À época da publicação da reportagem, Márcia era diretora de Pós-Graduação da UEM. Analisando o ranking da Universidade de Leiden, que já destacava a Universidade, disse que essas conquistas mostravam que a Instituição vivia um ambiente bastante inclusivo em termos de políticas de diversidade de gênero e de empoderamento das mulheres. Mas, esta não é a percepção atual!
“Isso pode ser evidenciado pela proporção muito pequena de mulheres ocupando cargos de liderança, como por exemplo as pró-reitorias e as diretorias. Este fato pode ser ou tornar-se um reflexo da inclusão ou não das mulheres em diferentes aspectos da vida acadêmica da universidade, o que é muito preocupante”, destacou.
A docente reconhece que, no mundo, apesar de avanços marcantes, as oportunidades para protagonismo feminino têm sido poucas. As mulheres precisam vencer muitos desafios! As disparidades continuam gritantes, o que também se observa na área científica, onde, de maneira geral, as mulheres representam apenas 1/3 dos cientistas no mundo.
“Acredito que a UEM precisa repensar e adotar novas estratégias para inclusão de mulheres nos diferentes segmentos da atuação acadêmica, inclusive quanto à ocupação de cargos de liderança. Isto para que o ambiente interno da universidade seja cada vez mais inclusivo, o que, com certeza, se refletirá na formação de profissionais que transformarão a realidade social”, reforça Marcia Consolaro.
Espaço de discussão
Para discutir essas questões, destaquei entre as reportagens que achei no site da UEM, que, em outubro do ano passado, o Departamento de Matemática (DMA) organizou o I Workshop da Sociedade Brasileira de Matemática de Mulheres na Matemática.

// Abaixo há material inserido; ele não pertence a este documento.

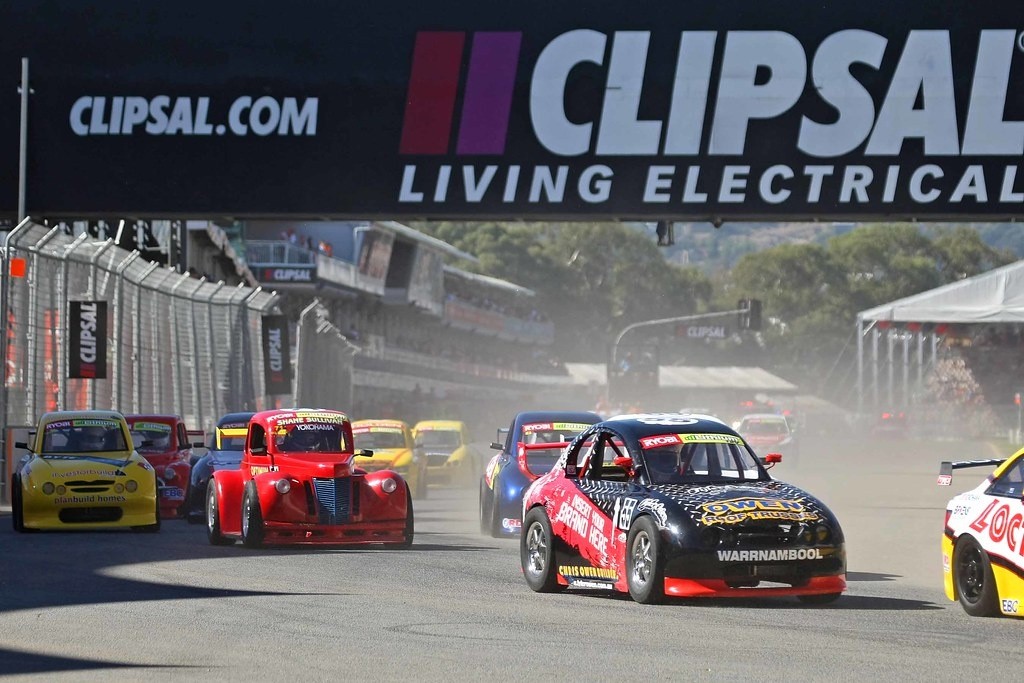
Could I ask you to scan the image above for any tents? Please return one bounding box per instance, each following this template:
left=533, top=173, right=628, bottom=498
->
left=820, top=261, right=1024, bottom=412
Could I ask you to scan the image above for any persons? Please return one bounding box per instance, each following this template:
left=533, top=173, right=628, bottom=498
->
left=77, top=427, right=105, bottom=450
left=287, top=425, right=320, bottom=449
left=144, top=431, right=169, bottom=448
left=646, top=441, right=679, bottom=480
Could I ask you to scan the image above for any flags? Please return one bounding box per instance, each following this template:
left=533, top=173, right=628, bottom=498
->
left=67, top=300, right=107, bottom=379
left=263, top=314, right=290, bottom=394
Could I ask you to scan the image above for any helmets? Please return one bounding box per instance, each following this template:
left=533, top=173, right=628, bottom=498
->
left=647, top=445, right=680, bottom=482
left=289, top=425, right=321, bottom=451
left=146, top=429, right=169, bottom=448
left=79, top=426, right=107, bottom=451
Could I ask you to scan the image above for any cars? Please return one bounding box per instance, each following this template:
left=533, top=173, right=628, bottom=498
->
left=727, top=411, right=796, bottom=462
left=937, top=445, right=1023, bottom=621
left=341, top=417, right=428, bottom=497
left=410, top=420, right=484, bottom=495
left=9, top=411, right=161, bottom=531
left=187, top=412, right=256, bottom=525
left=121, top=413, right=206, bottom=521
left=479, top=410, right=602, bottom=539
left=520, top=414, right=848, bottom=609
left=204, top=407, right=414, bottom=548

O evento reuniu mulheres que atuam na docência e na pesquisa matemática em todas as regiões do Brasil e em todos os níveis de ensino.
Segundo a equipe da organização, o objetivo do Workshop era promover a discussão sobre a questão de gênero na área de Ciências Exatas e a maior representatividade feminina na área de pesquisa e ensino no Brasil. Durante três dias, foram realizadas plenárias, mesas-redondas, rodas de conversa, sessão de pôsteres e autógrafos, oficinas e minicursos.

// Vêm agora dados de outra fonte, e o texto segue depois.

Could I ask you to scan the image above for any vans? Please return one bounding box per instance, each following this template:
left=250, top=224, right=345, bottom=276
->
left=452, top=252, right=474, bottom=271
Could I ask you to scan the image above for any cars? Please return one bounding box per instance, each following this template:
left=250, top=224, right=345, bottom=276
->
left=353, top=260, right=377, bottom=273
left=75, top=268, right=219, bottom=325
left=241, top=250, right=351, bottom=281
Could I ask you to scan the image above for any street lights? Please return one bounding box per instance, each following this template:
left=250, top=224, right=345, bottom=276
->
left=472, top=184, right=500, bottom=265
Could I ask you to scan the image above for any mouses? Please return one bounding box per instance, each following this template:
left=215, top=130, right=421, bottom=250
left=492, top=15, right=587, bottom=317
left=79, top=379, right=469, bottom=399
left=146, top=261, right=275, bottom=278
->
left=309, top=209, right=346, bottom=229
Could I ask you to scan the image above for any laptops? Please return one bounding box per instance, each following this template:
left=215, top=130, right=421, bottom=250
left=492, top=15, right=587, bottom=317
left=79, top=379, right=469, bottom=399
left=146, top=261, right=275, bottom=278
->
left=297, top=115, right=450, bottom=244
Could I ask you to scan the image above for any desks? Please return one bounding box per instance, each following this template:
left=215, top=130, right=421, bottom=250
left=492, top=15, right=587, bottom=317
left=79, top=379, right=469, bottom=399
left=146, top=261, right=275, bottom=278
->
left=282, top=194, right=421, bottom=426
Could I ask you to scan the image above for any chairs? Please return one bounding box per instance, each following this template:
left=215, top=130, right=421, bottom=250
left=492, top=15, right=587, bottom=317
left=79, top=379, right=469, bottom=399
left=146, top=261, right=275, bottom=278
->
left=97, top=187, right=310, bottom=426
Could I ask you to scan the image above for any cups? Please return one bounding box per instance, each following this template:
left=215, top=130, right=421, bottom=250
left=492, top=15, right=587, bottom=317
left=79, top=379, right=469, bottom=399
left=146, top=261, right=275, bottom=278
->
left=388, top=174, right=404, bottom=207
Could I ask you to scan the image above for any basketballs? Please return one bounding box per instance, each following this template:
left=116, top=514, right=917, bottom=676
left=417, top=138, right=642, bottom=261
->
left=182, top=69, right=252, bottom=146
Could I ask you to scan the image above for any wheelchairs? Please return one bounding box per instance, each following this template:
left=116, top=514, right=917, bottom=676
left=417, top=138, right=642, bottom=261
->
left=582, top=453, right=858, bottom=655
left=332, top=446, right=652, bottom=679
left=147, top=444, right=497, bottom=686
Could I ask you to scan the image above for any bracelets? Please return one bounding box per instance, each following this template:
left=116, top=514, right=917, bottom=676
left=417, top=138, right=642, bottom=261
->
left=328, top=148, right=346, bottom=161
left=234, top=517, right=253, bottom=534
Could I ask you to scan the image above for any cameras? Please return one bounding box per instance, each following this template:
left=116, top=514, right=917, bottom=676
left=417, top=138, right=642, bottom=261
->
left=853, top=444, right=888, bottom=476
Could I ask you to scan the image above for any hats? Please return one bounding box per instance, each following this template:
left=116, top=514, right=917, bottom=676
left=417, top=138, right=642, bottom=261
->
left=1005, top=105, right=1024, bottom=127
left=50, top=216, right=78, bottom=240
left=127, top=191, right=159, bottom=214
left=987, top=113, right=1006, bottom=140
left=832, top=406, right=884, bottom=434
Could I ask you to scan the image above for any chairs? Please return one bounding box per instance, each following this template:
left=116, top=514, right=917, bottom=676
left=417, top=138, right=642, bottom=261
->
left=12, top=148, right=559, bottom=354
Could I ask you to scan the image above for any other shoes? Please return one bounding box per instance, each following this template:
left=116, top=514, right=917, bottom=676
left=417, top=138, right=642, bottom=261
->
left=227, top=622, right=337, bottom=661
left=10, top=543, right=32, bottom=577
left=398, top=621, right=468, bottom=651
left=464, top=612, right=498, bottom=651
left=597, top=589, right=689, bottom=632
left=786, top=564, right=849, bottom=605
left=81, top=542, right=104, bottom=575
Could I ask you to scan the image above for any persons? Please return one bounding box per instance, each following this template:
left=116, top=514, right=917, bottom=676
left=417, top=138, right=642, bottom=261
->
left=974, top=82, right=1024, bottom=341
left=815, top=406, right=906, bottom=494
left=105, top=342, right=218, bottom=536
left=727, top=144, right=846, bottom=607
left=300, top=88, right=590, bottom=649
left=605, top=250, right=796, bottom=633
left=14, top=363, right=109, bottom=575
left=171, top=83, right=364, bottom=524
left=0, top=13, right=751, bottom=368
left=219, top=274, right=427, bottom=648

De acordo com a professora do DMA e organizadora do evento, Valéria Cavalcanti, em depoimento à ASC, embora a presença de mulheres seja similar a dos homens nos cursos de graduação em Matemática, ela diminui drasticamente em cursos de pós-graduação e cargos mais altos. E mais: 8% das bolsas do CNPq em Matemática e Estatística são concedidas para as mulheres, o que demonstra a desigualdade.

“Chamamos esse processo de ‘efeito tesoura’. Assim, buscamos promover o interesse das meninas pela Matemática desde cedo, combater estigmas e desestímulos enfrentados por elas, e criar um ambiente de apoio para a continuidade de suas carreiras acadêmicas e científicas. Além disso, precisamos discutir assédio, maternidade e a diversidade no ambiente acadêmico, onde ainda prevalece uma cultura masculina. A meta é reduzir disparidades e alcançar igualdade em todos os níveis da carreira”, detalhou Cavalcanti na reportagem publicada pela Assessoria da UEM.

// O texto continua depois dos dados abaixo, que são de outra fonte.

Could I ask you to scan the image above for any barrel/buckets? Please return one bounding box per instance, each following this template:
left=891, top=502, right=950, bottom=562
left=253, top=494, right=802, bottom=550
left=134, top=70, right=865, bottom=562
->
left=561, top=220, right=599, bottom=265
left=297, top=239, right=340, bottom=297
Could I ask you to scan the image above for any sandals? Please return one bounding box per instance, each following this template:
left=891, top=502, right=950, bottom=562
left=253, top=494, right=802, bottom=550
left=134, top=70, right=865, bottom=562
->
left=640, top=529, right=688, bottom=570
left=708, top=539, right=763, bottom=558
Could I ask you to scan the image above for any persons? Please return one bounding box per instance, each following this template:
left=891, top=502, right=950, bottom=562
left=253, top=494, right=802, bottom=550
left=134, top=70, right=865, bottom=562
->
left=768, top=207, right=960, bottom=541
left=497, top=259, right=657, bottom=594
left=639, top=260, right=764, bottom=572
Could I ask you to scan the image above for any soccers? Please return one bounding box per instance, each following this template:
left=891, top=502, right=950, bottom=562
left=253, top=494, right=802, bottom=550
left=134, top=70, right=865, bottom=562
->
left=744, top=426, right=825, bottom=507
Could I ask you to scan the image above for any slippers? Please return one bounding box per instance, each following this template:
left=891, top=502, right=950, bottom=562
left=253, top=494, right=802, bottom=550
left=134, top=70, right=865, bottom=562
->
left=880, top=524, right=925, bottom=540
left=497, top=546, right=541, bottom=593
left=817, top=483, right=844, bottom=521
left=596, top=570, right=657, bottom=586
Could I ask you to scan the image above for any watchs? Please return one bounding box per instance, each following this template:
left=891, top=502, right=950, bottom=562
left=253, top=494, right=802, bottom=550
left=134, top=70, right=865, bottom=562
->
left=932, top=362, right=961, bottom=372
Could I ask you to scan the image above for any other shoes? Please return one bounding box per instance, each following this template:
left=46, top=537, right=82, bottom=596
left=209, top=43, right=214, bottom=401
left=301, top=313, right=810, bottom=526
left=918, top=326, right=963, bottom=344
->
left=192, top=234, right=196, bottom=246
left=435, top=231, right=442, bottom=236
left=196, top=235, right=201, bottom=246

A coordenadora destacou, porém, na ocasião do Encontro, que esse tema tem que estar na pauta de preocupação de todos, independentemente de gênero, formação escolar ou acadêmica. “Os homens precisam saber o que a gente está discutindo, precisam entender as nossas angústias e anseios, para que possam nos ajudar também.”
Para não terminar essa reflexão sem boas notícias, trago a informação da Agência Brasil, que aponta para a direção de que nem tudo está perdido. Segundo a Agência, nos últimos 20 anos, a proporção de pesquisadoras que assinam publicações científicas no país saltou de 38% para 49%. O Brasil é o terceiro colocado na lista dos países com maior participação feminina na ciência, que conta com 18 nações mais a União Europeia. Os dados constam do relatório da Elsevier-Bori Em direção à equidade de gênero na pesquisa no Brasil. Será que dá pra comemorar? Feliz Dia Internacional da Mulher!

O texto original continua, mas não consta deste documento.